■ **Exercise details**
Convert the lines of the records below into a Markdown table with the columns Row and Line, starting at the line containing "At what distance is the" and ending at the last line of the records. Number each row and omit blank lines.

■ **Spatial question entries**
_____

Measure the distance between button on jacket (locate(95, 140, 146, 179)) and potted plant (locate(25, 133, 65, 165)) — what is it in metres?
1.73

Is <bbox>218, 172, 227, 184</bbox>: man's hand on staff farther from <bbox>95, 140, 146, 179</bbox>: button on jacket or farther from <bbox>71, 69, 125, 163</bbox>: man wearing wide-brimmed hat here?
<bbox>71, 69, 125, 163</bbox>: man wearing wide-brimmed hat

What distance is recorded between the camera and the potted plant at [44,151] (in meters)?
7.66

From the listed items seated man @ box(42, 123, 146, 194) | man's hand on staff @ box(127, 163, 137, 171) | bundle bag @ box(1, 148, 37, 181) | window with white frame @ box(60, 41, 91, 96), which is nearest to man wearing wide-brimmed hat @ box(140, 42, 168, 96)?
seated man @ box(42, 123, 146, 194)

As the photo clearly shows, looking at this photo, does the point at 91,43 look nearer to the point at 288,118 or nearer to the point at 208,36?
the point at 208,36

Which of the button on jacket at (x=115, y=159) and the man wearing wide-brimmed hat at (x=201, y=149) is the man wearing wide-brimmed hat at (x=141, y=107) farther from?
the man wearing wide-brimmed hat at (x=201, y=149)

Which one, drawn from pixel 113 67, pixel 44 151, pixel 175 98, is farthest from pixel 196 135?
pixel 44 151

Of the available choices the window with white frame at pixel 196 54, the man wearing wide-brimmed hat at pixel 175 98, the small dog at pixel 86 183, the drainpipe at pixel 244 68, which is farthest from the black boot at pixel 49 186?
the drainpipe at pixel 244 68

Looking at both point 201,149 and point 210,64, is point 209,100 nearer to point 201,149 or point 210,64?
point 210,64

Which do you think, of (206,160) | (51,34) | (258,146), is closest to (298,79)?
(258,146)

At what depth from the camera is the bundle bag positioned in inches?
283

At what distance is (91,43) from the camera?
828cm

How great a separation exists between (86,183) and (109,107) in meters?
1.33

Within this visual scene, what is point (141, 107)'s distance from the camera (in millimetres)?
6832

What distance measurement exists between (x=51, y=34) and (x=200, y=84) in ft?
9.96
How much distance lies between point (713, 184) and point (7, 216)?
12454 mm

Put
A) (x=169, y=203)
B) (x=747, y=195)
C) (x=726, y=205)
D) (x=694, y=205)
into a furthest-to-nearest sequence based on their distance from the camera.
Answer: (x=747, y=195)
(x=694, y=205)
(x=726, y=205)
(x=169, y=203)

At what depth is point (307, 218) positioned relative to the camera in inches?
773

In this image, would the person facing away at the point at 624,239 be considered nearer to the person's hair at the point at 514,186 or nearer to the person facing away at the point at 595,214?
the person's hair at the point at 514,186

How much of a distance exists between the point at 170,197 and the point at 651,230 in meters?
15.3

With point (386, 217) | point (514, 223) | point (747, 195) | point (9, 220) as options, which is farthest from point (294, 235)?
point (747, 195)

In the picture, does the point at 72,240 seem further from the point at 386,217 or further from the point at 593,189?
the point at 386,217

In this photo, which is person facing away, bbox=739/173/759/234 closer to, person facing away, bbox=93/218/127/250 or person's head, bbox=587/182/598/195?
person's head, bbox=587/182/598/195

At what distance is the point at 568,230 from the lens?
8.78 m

_____

■ **Result for this exercise**
| Row | Line |
|---|---|
| 1 | At what distance is the point at 568,230 from the lens? |
| 2 | 8.78 m |